I might sound like an idiot for bringing this up, but Citytv's broadcast of the World Wrestling Entertainment (WWE) special, "Saturday Night's Main Event," has a strange parallel to a major news story.  

Five years ago, WWE purchased Extreme Championship Wrestling's (ECW) assets en route to becoming North America's only major professional wrestling promotion.  

ECW lives on these days as a WWE brand, but no one is confusing this revival with the original ECW.  It'd be hard to do that. ECW prided itself on being different than what was out there in the world of pro wrestling and there hasn't been a promotion that has replaced ECW in the hearts of fans since 2001.  ECW wasn't perfect, but its legacy is like that of few wrestling promotions in history.  When it died, a part of wrestling history went with it.

CHUM Limited has a similar legacy.  Channels like MuchMusic, SexTV, Citytv, FashionTelevisionChannel and BookTelevision have cemented CHUM as one of the few iconic companies in Canadian narrowcasting. CHUM foisted Ed the Sock, Speakers Corner and Sook-Yin Lee on an unsuspecting world, to be sure, but it also gave Canada the cult film channel Drive-In Classics.  

CHUM established a reputation for innovative concepts, like the CHUMCity Building at 299 Queen Street West in Toronto with its giant windows and open office/studio concept.  MuchMusic USA competed against MTV, managing a successful run against the lifestyle/music behemoth before the channel changed ownership and became Fuse. Will CHUM's legacy be as strong as part of Bell Globemedia (BGM)? That remains to be seen.

No matter Bell Globemedia's success in passing its C$1.7 billion purchase of CHUM through the scrutiny of the Canadian Radio, Television and Telecommunications Commission (CRTC).  Canadian broadcasting has already changed.  
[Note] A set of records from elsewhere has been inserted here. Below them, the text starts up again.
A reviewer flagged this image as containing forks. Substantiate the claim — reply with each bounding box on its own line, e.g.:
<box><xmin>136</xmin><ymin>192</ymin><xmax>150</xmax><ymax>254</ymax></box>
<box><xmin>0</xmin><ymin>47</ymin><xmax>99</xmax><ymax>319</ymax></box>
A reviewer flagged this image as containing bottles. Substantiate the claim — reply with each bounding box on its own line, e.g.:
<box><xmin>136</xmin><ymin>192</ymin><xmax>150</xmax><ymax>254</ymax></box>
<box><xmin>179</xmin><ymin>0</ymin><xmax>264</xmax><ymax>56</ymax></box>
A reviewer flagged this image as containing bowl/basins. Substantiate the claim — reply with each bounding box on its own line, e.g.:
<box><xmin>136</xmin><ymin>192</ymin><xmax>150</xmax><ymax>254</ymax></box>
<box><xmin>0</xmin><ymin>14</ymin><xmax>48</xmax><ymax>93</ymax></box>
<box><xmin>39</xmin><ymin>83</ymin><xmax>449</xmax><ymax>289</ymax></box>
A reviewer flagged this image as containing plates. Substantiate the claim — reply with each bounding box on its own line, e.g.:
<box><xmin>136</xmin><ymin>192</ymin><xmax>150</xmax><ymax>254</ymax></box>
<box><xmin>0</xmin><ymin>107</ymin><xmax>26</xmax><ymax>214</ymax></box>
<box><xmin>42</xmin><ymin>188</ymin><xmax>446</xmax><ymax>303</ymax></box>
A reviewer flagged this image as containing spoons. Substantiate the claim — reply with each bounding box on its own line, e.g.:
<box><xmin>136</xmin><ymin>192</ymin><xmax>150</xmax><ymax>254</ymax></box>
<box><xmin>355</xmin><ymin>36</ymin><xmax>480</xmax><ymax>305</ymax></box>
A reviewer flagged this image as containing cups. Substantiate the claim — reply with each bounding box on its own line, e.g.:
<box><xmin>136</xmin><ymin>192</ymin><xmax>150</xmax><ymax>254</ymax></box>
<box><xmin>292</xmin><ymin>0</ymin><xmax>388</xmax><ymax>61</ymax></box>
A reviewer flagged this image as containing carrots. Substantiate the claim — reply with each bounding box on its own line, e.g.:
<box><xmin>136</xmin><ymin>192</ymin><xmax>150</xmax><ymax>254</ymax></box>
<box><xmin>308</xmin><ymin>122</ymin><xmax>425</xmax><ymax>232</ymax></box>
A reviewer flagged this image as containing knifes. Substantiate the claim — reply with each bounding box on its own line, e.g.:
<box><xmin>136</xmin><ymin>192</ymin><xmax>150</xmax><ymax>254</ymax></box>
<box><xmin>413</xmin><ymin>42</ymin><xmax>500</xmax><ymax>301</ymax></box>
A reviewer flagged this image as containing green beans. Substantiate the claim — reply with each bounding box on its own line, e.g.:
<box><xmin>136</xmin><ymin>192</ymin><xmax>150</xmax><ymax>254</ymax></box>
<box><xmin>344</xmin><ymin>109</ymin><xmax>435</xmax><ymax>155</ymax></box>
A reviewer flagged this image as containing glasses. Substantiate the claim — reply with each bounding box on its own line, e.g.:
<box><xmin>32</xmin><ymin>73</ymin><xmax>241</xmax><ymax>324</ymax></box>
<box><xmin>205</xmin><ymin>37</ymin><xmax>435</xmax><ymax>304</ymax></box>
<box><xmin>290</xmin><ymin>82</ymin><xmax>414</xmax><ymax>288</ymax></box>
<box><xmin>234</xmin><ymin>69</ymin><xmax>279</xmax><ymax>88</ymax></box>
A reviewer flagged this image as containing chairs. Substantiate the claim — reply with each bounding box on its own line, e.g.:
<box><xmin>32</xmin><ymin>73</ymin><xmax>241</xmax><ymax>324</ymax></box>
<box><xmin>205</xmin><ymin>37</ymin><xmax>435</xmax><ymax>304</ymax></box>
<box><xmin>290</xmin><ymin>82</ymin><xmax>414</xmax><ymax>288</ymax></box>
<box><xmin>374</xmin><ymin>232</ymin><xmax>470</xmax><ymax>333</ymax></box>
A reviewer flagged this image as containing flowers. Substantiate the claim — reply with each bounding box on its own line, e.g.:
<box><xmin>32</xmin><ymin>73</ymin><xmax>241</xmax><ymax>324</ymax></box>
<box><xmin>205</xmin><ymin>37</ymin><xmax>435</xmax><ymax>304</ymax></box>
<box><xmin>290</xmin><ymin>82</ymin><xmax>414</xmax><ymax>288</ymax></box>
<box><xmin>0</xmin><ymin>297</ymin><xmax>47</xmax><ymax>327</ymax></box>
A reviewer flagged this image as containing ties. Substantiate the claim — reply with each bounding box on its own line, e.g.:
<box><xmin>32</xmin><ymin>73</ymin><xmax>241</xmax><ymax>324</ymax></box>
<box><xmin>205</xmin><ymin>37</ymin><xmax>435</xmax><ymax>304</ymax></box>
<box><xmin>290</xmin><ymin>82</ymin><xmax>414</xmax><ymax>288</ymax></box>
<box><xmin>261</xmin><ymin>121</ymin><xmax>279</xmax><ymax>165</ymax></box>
Citytv viewers in Edmonton, Vancouver, Calgary, and Winnipeg might now see Gord Martineau's face on their television screens from this point on—local news on those stations has, for all intents and purposes, ceased to exist.  Two-hundred and eighty-one jobs have been lost, and local news for Citytv stations has been and/or will be scaled back.  

Whether Citytv stays independent or is made a separate brand of Bell Globemedia, the big media companies have at least threatened to grow bigger, focused primarily on maximizing profit per brand.  Media mergers have come of age in Canada.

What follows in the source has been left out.